The primal energy that has always electrified her voice and powered her prior records is still well in evidence here. “Man” flips the gender roles with a viciousness that would castrate the unprepared – “cause you didn’t know what a man was / until I showed you” – packaged subversively into a rollicking bar-rock song with controlled bursts of guitar that sound like electrical shocks courtesy of M. Ward. For an album so precariously balanced between an emotional wreck and middle-finger-waving pride, though, it’s the uneven steps that are the best to tread. “Used a calling card at the pay phone from the other coast / just to tell how good it was to hear you in those songs you wrote / made me think there was something coming / really something worth waiting for / blah blah blah blah blah blah / they talk about,” Case sings on “Calling Cards,” strings and twinkling acoustics painting in the frayed edges and decaying connections that hold up a long-distance relationship. A cover of “Afraid” – Neko doing Nico – benefits from a spartan arrangement, placing those bloodied lyrics squarely under a harsh light, while ostensible torch song “Night Still Comes” would rather throw up than entertain the idea of Case doing her due diligence as a balladeer. “You never held it at the right angle” – the misconception is on the audience’s part, and Case has never been one to apologize.

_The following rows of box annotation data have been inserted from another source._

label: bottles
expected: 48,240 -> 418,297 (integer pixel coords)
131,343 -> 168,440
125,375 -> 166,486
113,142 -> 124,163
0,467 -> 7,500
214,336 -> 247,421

The creepy echo chamber of “Where Did I Leave That Fire” is perhaps most illustrative of the mindset Case was in while recording. Case laments a loss (drive" love" family") made even more desperate set as it is amidst a disjointed landscape of piano motifs and growling skronks of guitar. Yet she resolves it with a classic wink: “six o’clock tomorrow a strange voice says to me / I do believe we have your fire lady / you can pick it up if you come down with ID.” More bizarre is “Nearly Midnight, Honolulu,” Case’s a capella ode to child abuse, removed in its observation but sort of thrilling in its emotional potency. Its position as the centerpiece of the album is no coincidence, yet the passivity is surprising; considering the way Case deals with hecklers at her shows makes one think an intervention and not a memorial would have made for a more memorable song. Yet it’s lovely in its simplicity and in Case’s full-throated declaration of support for an anonymous child.
Like the Dodos’ Carrier
, another recent album that took death and used it to illuminate something bigger, The Worse Things Get
is a listen that tears and breaks, an album defiant and loud as often as it is anxious and sad. Case does a fine job of cataloguing the grime that inevitably seeps into every person’s life, and the record’s mood reflects it, full of fitful arrangements and a mood that zips back and forth with the logic of a patient who has yet to refill their prescription. It’s this instability that also makes it her most relatable record, the kind that permeates deeper than earlier tales of tornadoes and lost widows. “There’s a wisdom that’s cold,” Case sings on “Ragtime,” that voice floating through a din of discordant orchestration, but it’s a lesson that’s strangely fulfilling. “I am one and the same / I am useful and strange,” Case finishes, and it’s a mantra that repeats as the clash and mess of the instruments fades away. The Voice is still standing at the end, of course, triumphant and proud.